PRZYTOCZONY TEKST:
--*--

Reklama

Najnowsze wiadomości

Aktualności27 lutego 201512:58

Tablet nie grzech - czyli kto się boi transparentności?

Tablet nie grzech - czyli kto się boi transparentności?  - Serwis informacyjny z Raciborza - naszraciborz.pl
0
Reklama
Racibórz:

Obserwując wypowiedzi niektórych radnych oraz komentatorów życia publicznego, można dojść do wniosku, że największym zbytkiem i luksusem, ucieleśnieniem rozrzutności i pazerności oraz kompletnie niezasadnym wydatkiem publicznym jest ewentualny zakup przez Urząd Miasta 23 tabletów za ok. 1000 zł sztuka - pisze radny powiatowy, lider NaM Dawid Wacławczyk.

Kiedy słyszę skalę niezadowolenia z racji potencjalnego wydania 25 tysięcy złotych na tablety, mam wrażenie, że radni miejscy mają dostać co najmniej bony za wczasy na Kanarach albo tygodniowy rejs studyjny jachtem oceanicznym w okolicach Wysp Wielkanocnych. Słuchając tego świętego oburzenia zastanawiam się nad jednym: czy jego autorzy w swoich miejscach pracy, firmach i domach piszą na maszynach lub drukują wszystkie dokumenty w wersji papierowej po czym zanoszą je na pocztę? Nie wiem czy jestem jedyny w mieście, ale ja w swojej firmie używam na co dzień komputera i poczty elektronicznej. Dlaczego? Bo tak jest szybciej, łatwiej i przede wszystkim taniej!

--*--

ZADANIE DO WYKONANIA:
Proszę wypisać z tekstu o zakupie tabletów fragment, który rozpoczyna się od słów "Obserwując wypowiedzi niektórych", a kończy na słowach "NaM Dawid Wacławczyk.". Rekordy pochodzą z innego źródła niż tekst o zakupie tabletów.

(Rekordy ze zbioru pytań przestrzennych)
--*--

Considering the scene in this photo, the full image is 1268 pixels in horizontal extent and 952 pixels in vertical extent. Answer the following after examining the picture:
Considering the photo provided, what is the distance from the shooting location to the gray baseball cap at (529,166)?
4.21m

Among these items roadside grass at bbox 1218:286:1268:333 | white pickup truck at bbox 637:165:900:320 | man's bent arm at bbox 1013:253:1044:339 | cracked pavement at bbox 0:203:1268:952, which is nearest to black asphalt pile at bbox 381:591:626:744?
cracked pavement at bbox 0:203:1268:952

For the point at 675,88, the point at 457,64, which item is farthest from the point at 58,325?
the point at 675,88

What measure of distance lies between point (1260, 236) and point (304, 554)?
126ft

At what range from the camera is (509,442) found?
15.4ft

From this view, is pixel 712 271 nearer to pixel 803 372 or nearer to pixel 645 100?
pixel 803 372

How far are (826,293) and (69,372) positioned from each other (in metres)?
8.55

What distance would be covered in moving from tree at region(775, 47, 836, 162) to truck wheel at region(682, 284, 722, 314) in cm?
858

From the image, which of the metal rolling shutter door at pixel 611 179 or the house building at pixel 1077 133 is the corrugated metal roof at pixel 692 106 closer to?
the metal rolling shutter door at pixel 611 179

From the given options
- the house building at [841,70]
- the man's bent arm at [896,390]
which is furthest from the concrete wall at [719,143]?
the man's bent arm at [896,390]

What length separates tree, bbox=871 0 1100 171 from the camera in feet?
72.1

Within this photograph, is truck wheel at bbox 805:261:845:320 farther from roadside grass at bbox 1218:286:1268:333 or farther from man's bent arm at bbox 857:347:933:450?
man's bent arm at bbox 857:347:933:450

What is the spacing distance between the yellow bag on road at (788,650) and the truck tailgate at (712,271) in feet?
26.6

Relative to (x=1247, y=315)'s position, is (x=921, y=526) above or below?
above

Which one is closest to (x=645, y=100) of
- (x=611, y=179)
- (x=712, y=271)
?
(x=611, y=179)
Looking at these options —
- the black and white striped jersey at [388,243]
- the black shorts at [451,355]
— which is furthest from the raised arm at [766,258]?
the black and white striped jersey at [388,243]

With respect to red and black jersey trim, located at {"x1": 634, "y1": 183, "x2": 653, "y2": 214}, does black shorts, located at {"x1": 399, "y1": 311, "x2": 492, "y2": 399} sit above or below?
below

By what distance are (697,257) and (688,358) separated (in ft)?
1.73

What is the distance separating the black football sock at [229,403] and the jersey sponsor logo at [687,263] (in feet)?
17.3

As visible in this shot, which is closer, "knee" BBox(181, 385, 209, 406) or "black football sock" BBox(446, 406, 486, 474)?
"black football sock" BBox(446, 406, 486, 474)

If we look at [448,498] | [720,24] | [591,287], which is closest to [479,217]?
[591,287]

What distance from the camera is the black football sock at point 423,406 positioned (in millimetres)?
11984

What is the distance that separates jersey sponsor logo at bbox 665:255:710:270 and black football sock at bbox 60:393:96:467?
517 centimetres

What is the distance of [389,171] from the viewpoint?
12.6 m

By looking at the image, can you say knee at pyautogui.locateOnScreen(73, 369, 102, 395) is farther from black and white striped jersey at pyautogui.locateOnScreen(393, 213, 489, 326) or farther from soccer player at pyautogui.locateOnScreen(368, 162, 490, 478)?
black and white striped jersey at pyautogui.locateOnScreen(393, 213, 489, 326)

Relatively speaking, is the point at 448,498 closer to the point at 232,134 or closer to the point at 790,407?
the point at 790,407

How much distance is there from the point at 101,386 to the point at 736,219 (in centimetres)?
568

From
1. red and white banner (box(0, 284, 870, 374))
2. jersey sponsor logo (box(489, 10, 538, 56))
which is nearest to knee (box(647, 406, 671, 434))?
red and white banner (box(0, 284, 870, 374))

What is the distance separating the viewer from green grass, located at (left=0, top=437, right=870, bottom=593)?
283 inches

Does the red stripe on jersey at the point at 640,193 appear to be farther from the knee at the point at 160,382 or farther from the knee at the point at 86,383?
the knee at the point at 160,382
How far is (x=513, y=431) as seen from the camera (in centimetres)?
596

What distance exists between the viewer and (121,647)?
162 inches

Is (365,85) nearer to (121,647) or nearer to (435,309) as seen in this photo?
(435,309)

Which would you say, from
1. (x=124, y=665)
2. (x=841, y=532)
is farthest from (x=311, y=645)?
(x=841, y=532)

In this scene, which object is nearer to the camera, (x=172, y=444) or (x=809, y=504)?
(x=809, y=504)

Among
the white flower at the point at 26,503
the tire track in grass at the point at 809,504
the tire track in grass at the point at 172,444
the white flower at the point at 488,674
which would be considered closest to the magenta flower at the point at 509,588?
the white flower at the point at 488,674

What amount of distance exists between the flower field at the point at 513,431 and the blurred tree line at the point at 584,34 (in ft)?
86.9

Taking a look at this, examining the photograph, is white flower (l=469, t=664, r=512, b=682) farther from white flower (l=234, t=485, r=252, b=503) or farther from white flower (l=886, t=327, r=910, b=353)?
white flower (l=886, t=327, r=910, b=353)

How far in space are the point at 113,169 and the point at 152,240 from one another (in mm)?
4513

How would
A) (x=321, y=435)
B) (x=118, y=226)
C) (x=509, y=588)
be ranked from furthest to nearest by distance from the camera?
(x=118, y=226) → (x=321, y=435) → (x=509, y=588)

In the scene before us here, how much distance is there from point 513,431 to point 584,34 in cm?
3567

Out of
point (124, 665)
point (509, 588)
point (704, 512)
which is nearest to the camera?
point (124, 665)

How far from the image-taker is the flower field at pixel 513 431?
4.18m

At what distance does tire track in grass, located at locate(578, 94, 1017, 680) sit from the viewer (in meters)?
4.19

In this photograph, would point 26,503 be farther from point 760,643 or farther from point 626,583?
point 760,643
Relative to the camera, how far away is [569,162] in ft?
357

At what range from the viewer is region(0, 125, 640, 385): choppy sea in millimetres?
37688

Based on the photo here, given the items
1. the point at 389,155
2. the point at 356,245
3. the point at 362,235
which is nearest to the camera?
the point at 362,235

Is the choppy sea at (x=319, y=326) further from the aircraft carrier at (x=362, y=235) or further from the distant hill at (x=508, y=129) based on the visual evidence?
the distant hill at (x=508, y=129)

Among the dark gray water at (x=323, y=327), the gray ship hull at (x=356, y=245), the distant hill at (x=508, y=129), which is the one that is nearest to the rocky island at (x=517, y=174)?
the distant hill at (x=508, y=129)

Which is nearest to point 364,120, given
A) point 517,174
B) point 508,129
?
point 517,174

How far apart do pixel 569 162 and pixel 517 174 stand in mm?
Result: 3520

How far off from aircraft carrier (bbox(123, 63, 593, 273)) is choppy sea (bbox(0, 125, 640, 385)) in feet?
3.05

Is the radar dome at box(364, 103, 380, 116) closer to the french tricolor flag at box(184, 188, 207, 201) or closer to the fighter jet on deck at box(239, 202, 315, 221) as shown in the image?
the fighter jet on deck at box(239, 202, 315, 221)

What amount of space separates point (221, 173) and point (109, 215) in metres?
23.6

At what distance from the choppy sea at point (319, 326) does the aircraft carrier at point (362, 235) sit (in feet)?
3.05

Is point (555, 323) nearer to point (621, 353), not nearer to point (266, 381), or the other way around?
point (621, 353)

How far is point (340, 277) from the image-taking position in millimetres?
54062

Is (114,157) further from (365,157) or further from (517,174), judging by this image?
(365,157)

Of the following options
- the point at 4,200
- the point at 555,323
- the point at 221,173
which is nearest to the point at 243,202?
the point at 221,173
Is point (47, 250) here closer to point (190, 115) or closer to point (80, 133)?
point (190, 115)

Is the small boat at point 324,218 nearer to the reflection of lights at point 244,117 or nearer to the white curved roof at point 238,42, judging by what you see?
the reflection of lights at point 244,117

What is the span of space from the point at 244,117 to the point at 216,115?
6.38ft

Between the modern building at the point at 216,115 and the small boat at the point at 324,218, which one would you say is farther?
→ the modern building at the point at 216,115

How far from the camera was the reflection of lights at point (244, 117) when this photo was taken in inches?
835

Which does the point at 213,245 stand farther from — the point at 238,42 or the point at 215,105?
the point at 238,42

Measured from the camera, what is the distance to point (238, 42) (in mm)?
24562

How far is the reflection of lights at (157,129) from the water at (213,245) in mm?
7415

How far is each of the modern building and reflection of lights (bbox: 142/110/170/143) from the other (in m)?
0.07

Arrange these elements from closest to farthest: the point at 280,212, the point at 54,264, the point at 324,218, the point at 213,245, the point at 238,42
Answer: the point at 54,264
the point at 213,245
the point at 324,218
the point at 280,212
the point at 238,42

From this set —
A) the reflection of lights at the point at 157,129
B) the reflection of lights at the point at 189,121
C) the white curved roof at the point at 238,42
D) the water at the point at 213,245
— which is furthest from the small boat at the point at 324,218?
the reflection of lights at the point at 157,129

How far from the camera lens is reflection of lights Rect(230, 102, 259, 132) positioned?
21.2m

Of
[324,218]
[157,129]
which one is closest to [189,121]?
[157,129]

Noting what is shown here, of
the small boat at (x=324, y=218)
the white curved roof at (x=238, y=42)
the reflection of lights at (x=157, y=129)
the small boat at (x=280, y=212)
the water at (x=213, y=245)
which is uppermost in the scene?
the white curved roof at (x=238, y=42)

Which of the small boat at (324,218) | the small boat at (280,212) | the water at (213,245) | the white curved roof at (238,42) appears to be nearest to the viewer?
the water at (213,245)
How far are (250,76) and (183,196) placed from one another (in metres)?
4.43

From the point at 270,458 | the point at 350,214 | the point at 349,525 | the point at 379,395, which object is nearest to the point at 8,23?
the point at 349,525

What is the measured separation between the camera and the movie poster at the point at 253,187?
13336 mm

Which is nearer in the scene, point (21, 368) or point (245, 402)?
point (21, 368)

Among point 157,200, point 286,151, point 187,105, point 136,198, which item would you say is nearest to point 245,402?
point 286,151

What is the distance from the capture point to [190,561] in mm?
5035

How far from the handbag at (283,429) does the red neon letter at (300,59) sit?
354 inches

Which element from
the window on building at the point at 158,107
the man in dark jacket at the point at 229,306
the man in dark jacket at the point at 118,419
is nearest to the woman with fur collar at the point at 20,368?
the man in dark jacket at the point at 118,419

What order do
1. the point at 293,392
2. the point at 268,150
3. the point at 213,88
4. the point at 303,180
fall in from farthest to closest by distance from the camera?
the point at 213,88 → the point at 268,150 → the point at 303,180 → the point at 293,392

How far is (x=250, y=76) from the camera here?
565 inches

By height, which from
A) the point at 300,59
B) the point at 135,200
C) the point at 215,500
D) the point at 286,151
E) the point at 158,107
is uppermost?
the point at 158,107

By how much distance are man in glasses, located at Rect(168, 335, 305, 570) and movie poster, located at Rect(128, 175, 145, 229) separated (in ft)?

--*--

ODPOWIEDŹ:
Obserwując wypowiedzi niektórych radnych oraz komentatorów życia publicznego, można dojść do wniosku, że największym zbytkiem i luksusem, ucieleśnieniem rozrzutności i pazerności oraz kompletnie niezasadnym wydatkiem publicznym jest ewentualny zakup przez Urząd Miasta 23 tabletów za ok. 1000 zł sztuka - pisze radny powiatowy, lider NaM Dawid Wacławczyk.